── PASSAGE PROVIDED ──
OMAX CORPORATION December 4, 2007

EX-10.10 2 dex1010.htm OPTION AGREEMENT DATED DECEMBER 4, 2007 Option Agreement dated December 4, 2007

Exhibit 10.10

OMAX CORPORATION

December 4, 2007

Mr. Charles M. Brown, President & CEO

Flow International Corporation

23500 – 64th Avenue South

Kent, WA 98032

Dear Charley:

Based upon our discussions to date, we are excited about further exploring with you the prospect of combining OMAX Corporation (“OMAX” or the “Company”) with Flow International Corporation (“Flow”). Subject to the terms hereof, OMAX grants Flow an exclusive option (“Option”) to complete negotiations with OMAX and to agree, under the terms and conditions below and subject to the approval of the shareholders of OMAX, to acquire all of the outstanding capital stock of the Company (the “Transaction”) for cash and stock as discussed more fully below (the “Consideration”).

The Transaction, as outlined below, will be essential to reasonably assure the best opportunities for success of the combined companies, Flow and OMAX together, in an increasingly competitive market. Opportunities in the market have greatly accelerated in recent years, as the benefits of the abrasive-jet machining process have become more widely accepted in an ever-increasing spectrum of client users. This strongly positive change in global market opportunity has also attracted multiple new competitors entering the market, including several more recent competitors who will continue to command, even following the Transaction, more financial, marketing, distribution and manufacturing resources than our combined resources. The Transaction represents our best mutual strategy to meet these evolving competitive challenges.
───
THINGS TO DO:
A: List every defined term that the option letter above introduces in quotation marks.
B: Reproduce the portion of the option letter starting with "The Transaction, as" and going on through "evolving competitive challenges.".
── ENTRIES SHOWN ──
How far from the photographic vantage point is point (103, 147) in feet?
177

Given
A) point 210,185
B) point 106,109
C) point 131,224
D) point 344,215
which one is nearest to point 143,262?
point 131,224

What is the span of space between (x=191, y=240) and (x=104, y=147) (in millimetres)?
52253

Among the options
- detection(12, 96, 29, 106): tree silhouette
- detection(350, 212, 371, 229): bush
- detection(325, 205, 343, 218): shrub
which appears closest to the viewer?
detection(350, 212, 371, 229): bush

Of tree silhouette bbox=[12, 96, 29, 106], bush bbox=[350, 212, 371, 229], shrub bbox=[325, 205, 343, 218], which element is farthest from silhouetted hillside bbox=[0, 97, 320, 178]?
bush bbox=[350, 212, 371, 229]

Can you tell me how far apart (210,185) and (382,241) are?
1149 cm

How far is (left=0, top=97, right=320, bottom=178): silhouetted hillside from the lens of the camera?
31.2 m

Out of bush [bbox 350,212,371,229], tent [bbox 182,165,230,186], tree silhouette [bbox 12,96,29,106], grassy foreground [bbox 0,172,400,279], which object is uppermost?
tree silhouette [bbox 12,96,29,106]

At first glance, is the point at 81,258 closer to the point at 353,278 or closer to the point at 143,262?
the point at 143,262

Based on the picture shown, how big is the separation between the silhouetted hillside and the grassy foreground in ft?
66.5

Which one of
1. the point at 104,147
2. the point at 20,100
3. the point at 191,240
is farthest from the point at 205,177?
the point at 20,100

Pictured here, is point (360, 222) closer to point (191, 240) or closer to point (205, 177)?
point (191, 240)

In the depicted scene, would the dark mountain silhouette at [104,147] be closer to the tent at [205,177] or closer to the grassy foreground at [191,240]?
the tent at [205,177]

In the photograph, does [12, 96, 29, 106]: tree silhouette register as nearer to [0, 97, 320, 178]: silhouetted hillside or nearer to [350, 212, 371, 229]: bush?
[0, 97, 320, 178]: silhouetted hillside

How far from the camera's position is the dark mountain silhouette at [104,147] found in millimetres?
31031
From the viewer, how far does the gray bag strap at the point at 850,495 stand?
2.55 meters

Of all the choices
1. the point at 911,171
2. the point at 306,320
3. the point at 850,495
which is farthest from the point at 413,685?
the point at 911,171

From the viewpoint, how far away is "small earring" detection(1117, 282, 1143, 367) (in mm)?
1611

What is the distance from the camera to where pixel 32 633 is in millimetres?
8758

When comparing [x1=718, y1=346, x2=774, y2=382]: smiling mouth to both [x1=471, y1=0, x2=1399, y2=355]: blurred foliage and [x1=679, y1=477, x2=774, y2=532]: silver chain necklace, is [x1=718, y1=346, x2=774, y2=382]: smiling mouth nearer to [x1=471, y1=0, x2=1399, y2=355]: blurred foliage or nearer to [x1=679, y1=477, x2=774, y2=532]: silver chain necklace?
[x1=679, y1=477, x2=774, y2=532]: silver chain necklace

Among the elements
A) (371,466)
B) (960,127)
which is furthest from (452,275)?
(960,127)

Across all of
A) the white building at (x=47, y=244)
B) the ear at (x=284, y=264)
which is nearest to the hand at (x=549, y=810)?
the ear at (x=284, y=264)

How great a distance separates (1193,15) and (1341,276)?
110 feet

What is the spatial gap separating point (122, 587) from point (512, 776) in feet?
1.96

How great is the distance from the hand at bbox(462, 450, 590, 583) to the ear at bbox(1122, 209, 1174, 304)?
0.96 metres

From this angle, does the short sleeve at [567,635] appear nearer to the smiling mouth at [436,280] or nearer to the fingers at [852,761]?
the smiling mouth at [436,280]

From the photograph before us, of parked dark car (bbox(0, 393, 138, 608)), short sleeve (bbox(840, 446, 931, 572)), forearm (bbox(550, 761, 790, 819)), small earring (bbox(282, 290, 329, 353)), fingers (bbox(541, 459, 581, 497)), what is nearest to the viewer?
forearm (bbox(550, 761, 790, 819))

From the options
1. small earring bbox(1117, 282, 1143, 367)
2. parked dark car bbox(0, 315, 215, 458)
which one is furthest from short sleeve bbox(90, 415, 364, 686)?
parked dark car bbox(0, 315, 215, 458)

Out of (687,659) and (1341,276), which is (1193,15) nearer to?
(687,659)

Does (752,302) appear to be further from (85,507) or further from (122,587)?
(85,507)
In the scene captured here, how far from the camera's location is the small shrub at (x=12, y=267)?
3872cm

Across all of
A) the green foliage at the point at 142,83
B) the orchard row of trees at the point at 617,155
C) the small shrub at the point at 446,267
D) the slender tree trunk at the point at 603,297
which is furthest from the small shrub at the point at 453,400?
───
SOLUTION SET:
A: OMAX; Company; Flow; Option; Transaction; Consideration

B:
The Transaction, as outlined below, will be essential to reasonably assure the best opportunities for success of the combined companies, Flow and OMAX together, in an increasingly competitive market. Opportunities in the market have greatly accelerated in recent years, as the benefits of the abrasive-jet machining process have become more widely accepted in an ever-increasing spectrum of client users. This strongly positive change in global market opportunity has also attracted multiple new competitors entering the market, including several more recent competitors who will continue to command, even following the Transaction, more financial, marketing, distribution and manufacturing resources than our combined resources. The Transaction represents our best mutual strategy to meet these evolving competitive challenges.